[Your instructions] Copy the part of the phytochemical analysis passage from "The total phenolic" to "Brassica species [32].".

3.3.2. Phytochemical and Colour Analysis

The total phenolic content showed a notable increase from day 12 to day 23 (Table 3), followed by a decline by day 30 (p < 0.05) under both light treatments. There were no significant differences observed between the white light and supplemental UV-A treatments at any point. Brazaityte, Virsile, Jankauskiene, Sakalauskiene, Samuoliene, Sirtautas, Novickovas, Dabasinskas, Miliauskiene and Vastakaite [15] reported similar results in basil, beet, and red pak choi and concluded that changes could be species-specific under UV-A. Another study showed increased antioxidant capacity under UV-A for Brassica species [32].

Stored data entries:
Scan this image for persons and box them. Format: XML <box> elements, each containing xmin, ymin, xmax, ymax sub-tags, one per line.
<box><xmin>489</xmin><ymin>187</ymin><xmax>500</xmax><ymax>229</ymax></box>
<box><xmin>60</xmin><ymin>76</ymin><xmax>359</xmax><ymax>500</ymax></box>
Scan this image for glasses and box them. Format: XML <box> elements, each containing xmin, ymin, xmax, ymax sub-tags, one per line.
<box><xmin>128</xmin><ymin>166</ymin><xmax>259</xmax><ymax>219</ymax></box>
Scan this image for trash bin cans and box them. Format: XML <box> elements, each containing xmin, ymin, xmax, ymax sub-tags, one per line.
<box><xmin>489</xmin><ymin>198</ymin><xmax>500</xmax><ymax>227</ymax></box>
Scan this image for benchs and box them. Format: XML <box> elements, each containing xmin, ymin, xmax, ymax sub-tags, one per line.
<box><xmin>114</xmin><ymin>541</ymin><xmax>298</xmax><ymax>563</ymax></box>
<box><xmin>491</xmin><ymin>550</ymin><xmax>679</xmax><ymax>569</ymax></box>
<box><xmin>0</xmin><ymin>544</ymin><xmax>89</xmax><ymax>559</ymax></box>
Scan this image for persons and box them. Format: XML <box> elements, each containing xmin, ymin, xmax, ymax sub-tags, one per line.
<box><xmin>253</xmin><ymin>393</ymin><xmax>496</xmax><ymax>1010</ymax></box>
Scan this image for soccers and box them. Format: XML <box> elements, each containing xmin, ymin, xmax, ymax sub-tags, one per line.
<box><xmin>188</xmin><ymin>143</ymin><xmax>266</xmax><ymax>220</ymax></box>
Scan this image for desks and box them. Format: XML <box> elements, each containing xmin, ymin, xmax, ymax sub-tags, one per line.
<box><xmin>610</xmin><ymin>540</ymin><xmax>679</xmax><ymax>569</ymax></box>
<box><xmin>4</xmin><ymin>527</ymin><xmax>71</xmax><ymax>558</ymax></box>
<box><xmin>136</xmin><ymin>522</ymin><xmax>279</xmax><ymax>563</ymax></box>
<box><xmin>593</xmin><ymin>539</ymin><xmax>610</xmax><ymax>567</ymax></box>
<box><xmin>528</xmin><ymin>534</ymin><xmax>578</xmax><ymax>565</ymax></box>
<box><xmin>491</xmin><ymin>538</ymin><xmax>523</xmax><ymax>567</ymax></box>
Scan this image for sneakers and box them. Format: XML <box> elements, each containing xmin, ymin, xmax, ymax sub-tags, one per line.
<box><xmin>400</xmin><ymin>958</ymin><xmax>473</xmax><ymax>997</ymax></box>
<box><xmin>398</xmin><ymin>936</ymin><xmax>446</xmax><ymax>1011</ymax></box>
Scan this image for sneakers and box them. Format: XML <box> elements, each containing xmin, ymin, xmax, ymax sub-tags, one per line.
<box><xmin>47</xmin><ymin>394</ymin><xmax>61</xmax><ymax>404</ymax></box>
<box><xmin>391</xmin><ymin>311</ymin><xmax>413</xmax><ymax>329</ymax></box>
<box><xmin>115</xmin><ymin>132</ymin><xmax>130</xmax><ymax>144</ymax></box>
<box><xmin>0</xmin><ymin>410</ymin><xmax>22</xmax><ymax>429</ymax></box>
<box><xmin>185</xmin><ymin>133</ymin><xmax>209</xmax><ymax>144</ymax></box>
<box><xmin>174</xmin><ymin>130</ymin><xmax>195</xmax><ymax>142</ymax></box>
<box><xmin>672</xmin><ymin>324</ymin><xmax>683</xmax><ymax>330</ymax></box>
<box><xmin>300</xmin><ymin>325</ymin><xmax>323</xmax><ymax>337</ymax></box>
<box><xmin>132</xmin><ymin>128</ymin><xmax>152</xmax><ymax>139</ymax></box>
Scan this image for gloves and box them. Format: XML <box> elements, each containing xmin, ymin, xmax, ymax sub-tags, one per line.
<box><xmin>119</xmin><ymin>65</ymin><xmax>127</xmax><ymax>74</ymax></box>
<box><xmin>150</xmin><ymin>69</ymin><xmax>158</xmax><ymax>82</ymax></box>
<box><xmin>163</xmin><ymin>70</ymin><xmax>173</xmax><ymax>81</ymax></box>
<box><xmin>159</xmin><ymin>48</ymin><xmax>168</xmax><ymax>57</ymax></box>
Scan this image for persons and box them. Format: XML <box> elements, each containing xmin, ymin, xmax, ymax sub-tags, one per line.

[Task answer]
The total phenolic content showed a notable increase from day 12 to day 23 (Table 3), followed by a decline by day 30 (p < 0.05) under both light treatments. There were no significant differences observed between the white light and supplemental UV-A treatments at any point. Brazaityte, Virsile, Jankauskiene, Sakalauskiene, Samuoliene, Sirtautas, Novickovas, Dabasinskas, Miliauskiene and Vastakaite [15] reported similar results in basil, beet, and red pak choi and concluded that changes could be species-specific under UV-A. Another study showed increased antioxidant capacity under UV-A for Brassica species [32].